Department of Biomedical Sciences, University of Padua, Padua, Italy.
Department of Information Engineering, University of Padua, Padua, Italy.
PLoS One. 2020 Feb 10;15(2):e0227191. doi: 10.1371/journal.pone.0227191. eCollection 2020.
In this work we present a framework for blood cholesterol levels prediction from genotype data. The predictor is based on an algorithm for cholesterol metabolism simulation available in literature, implemented and optimized by our group in the R language. The main weakness of the former simulation algorithm was the need of experimental data to simulate mutations in genes altering the cholesterol metabolism.
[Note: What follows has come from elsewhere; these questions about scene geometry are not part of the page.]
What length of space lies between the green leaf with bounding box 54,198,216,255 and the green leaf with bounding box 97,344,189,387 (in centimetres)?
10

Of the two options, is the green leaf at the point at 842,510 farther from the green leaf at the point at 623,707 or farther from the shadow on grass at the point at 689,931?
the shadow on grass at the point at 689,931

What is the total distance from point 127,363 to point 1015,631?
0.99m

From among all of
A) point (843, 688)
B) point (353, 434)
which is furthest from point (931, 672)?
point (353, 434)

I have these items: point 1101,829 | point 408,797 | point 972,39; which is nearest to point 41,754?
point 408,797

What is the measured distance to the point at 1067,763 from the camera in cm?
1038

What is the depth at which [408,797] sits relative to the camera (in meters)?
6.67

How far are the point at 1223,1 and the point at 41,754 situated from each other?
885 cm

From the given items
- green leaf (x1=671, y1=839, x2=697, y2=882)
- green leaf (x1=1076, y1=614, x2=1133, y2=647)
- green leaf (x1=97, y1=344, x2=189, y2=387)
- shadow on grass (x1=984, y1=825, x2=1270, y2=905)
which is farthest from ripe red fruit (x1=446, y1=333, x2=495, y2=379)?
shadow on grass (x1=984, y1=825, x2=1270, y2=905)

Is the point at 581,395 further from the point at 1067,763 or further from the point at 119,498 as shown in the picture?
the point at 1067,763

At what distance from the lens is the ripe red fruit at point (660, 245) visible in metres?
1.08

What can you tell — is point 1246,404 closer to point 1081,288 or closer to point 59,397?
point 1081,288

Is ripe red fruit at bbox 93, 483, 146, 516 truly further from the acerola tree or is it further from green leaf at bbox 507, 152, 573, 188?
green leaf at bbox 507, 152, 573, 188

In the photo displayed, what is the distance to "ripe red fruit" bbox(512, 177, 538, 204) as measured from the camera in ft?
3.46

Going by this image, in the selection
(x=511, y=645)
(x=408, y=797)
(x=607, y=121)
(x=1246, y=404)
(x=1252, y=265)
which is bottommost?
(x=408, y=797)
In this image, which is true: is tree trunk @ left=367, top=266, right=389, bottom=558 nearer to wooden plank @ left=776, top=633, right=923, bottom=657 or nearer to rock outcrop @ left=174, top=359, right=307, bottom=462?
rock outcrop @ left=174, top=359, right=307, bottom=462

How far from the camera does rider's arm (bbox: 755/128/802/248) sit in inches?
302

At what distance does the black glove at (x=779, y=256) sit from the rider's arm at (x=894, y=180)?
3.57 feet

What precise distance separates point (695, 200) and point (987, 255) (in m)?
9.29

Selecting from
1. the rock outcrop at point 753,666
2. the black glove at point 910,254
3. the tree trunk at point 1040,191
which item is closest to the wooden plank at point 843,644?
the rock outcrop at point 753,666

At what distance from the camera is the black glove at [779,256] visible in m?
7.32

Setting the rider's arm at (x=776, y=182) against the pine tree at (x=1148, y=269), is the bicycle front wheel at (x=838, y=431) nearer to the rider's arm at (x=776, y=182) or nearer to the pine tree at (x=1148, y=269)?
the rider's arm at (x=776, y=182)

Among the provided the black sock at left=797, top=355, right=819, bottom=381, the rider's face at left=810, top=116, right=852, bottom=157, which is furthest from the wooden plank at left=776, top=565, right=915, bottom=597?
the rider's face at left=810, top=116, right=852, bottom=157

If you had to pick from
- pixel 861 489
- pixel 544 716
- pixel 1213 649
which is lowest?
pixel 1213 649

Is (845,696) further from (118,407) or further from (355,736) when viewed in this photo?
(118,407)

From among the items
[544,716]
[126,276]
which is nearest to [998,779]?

This caveat strongly limited the application of the model in the clinical practice. In this work we present how this limitation could be bypassed thanks to an optimization of model parameters based on patient cholesterol levels retrieved from literature. Prediction performance has been assessed taking into consideration several scoring indices currently used for performance evaluation of machine learning methods. Our assessment shows how the optimization phase improved model performance, compared to the original version available in literature.
在这项工作中,我们提出了一个从基因型数据预测血液胆固醇水平的框架。预测器基于文献中可用的胆固醇代谢模拟算法,由我们小组在 R 语言中实现和优化。以前的模拟算法的主要弱点是需要实验数据来模拟改变胆固醇代谢的基因中的突变。这一缺陷极大地限制了该模型在临床实践中的应用。在这项工作中,我们展示了如何通过基于文献中从患者胆固醇水平中检索到的模型参数优化来绕过这一限制。预测性能的评估考虑了当前用于机器学习方法性能评估的几种评分指标。我们的评估表明,与文献中可用的原始版本相比,优化阶段如何提高了模型性能。